| Data to use |
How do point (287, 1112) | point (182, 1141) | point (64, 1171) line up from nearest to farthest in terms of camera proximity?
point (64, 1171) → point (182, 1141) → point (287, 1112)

* * *

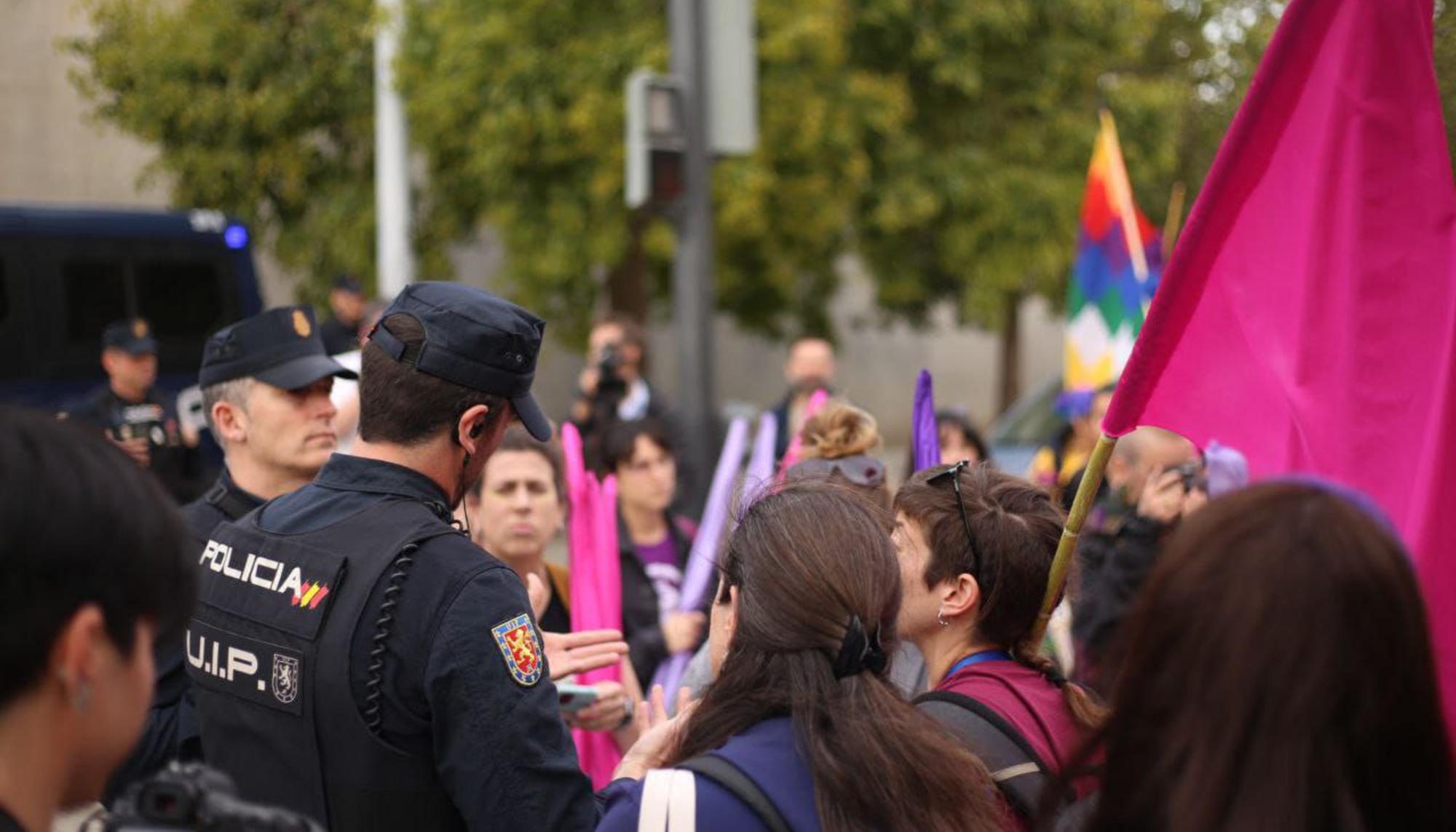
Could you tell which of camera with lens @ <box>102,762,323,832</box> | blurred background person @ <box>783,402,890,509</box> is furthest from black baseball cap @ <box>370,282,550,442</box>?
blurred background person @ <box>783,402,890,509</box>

==

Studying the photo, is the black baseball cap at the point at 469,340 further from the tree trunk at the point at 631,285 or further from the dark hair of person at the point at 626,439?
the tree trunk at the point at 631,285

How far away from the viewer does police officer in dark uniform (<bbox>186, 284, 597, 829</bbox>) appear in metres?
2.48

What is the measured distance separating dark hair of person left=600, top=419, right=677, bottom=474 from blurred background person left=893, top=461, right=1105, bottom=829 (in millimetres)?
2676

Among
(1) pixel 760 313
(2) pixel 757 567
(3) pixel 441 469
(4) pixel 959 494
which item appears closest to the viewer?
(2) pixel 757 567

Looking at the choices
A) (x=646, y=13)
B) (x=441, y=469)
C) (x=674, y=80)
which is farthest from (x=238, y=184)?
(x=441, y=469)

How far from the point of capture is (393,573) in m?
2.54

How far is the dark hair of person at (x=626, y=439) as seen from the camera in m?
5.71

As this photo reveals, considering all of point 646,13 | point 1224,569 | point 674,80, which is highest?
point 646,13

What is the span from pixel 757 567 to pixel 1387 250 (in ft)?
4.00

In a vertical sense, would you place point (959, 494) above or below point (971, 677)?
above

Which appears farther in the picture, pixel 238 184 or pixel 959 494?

| Description of the task |
Show each line of the material above that contains the word "What", treating uppercase and lowercase as different.

| Final answer |
What is the measured distance separating dark hair of person left=600, top=419, right=677, bottom=474 from blurred background person left=893, top=461, right=1105, bottom=829 (in millimetres)?
What is the span from pixel 757 567 to pixel 1387 250 (in ft)?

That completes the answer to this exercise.